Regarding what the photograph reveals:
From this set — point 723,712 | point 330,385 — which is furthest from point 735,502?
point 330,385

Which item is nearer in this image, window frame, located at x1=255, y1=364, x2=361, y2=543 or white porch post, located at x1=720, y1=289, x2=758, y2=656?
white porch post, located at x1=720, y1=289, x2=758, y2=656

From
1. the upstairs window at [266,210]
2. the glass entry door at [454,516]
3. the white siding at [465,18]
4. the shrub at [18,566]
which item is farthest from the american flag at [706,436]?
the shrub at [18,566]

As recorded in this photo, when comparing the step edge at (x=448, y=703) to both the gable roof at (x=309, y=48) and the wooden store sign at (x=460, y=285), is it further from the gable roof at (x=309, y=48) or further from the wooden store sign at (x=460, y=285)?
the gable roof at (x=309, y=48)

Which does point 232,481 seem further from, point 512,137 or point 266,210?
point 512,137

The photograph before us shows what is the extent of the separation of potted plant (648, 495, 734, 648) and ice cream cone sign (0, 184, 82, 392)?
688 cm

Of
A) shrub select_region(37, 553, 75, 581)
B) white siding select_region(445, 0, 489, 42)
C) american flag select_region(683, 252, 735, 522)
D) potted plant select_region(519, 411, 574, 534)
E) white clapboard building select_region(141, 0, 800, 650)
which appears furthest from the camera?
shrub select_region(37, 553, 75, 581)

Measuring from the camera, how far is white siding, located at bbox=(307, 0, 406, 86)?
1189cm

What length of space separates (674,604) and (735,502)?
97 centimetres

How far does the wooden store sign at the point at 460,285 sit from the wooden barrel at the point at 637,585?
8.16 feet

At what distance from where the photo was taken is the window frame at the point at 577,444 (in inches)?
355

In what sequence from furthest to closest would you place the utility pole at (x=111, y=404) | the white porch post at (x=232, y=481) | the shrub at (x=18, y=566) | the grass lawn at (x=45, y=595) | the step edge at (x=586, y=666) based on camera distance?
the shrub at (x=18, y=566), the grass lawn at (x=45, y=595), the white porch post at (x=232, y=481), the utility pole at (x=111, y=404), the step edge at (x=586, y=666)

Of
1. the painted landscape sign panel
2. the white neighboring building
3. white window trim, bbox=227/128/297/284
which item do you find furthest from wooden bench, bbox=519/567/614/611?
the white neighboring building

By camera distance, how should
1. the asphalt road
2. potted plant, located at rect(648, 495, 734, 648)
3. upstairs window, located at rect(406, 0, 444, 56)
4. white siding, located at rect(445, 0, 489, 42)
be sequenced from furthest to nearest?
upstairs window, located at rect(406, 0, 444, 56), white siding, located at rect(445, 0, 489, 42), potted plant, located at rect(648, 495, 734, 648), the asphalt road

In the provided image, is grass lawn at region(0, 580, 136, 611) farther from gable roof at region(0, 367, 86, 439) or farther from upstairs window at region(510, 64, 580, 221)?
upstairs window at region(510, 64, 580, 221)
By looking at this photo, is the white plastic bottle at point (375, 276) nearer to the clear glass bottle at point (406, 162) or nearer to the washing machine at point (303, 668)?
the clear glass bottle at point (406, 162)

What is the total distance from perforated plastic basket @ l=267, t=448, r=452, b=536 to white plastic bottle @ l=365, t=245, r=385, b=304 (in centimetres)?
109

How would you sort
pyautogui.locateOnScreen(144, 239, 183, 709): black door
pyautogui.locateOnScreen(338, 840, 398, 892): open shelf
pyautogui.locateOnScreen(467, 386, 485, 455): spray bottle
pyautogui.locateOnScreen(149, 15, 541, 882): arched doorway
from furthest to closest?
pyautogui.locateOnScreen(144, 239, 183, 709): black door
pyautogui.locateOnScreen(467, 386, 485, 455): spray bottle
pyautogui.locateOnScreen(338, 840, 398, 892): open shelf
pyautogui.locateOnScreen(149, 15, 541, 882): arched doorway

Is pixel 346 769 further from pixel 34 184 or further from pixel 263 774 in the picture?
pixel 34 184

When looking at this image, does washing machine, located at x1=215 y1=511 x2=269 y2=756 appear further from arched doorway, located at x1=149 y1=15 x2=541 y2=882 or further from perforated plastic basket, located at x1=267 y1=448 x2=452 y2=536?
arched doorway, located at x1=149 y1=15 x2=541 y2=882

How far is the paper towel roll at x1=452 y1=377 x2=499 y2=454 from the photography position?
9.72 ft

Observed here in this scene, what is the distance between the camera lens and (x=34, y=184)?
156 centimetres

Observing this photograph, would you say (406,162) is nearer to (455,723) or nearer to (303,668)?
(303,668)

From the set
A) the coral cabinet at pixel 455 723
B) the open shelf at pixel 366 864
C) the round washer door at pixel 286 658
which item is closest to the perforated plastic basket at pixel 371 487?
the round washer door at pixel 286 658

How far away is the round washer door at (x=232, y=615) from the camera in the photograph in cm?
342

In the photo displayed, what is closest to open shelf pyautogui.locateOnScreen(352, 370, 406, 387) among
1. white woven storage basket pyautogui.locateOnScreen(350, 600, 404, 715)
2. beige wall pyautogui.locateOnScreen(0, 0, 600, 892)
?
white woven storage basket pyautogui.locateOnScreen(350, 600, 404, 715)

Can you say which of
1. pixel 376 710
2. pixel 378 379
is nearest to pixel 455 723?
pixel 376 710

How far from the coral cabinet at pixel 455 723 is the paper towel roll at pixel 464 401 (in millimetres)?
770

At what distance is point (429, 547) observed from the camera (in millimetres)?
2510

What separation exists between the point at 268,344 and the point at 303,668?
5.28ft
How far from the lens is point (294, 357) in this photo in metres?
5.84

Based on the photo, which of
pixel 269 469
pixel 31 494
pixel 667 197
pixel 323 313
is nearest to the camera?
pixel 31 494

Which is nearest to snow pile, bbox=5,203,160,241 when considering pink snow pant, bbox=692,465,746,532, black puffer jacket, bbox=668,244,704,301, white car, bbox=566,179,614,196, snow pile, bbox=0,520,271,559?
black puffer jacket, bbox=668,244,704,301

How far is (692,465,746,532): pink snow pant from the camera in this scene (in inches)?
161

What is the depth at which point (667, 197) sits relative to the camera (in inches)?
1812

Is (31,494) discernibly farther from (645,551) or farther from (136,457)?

EXERCISE AIM: Render everything from the line containing "Observed here in" down to the last line of the items as a Markdown table with the columns Row and Item line. Number each row and leave out blank lines.

TASK RESPONSE:
| Row | Item line |
|---|---|
| 1 | Observed here in this scene, what is the distance between the camera lens and (x=34, y=184)? |
| 2 | 156 centimetres |
| 3 | Observing this photograph, would you say (406,162) is nearer to (455,723) or nearer to (303,668)? |
| 4 | (303,668) |
| 5 | From the set |
| 6 | A) the coral cabinet at pixel 455 723 |
| 7 | B) the open shelf at pixel 366 864 |
| 8 | C) the round washer door at pixel 286 658 |
| 9 | which item is closest to the perforated plastic basket at pixel 371 487? |
| 10 | the round washer door at pixel 286 658 |
| 11 | How far away is the round washer door at (x=232, y=615) from the camera in the photograph in cm? |
| 12 | 342 |
| 13 | In the photo displayed, what is closest to open shelf pyautogui.locateOnScreen(352, 370, 406, 387) among |
| 14 | 1. white woven storage basket pyautogui.locateOnScreen(350, 600, 404, 715) |
| 15 | 2. beige wall pyautogui.locateOnScreen(0, 0, 600, 892) |
| 16 | ? |
| 17 | white woven storage basket pyautogui.locateOnScreen(350, 600, 404, 715) |
| 18 | Can you say which of |
| 19 | 1. pixel 376 710 |
| 20 | 2. pixel 378 379 |
| 21 | is nearest to pixel 455 723? |
| 22 | pixel 376 710 |
| 23 | How far from the coral cabinet at pixel 455 723 is the paper towel roll at pixel 464 401 (in millimetres)? |
| 24 | 770 |
| 25 | At what distance is point (429, 547) observed from the camera (in millimetres)? |
| 26 | 2510 |
| 27 | What separation exists between the point at 268,344 and the point at 303,668? |
| 28 | 5.28ft |
| 29 | How far from the lens is point (294, 357) in this photo in metres? |
| 30 | 5.84 |
| 31 | Based on the photo, which of |
| 32 | pixel 269 469 |
| 33 | pixel 31 494 |
| 34 | pixel 667 197 |
| 35 | pixel 323 313 |
| 36 | is nearest to the camera? |
| 37 | pixel 31 494 |
| 38 | Which is nearest to snow pile, bbox=5,203,160,241 when considering pink snow pant, bbox=692,465,746,532, black puffer jacket, bbox=668,244,704,301, white car, bbox=566,179,614,196, snow pile, bbox=0,520,271,559? |
| 39 | black puffer jacket, bbox=668,244,704,301 |
| 40 | How far is (692,465,746,532): pink snow pant from the camera in this scene (in inches)? |
| 41 | 161 |
| 42 | What is the depth at which point (667, 197) sits relative to the camera (in inches)? |
| 43 | 1812 |
| 44 | Is (31,494) discernibly farther from (645,551) or farther from (136,457)? |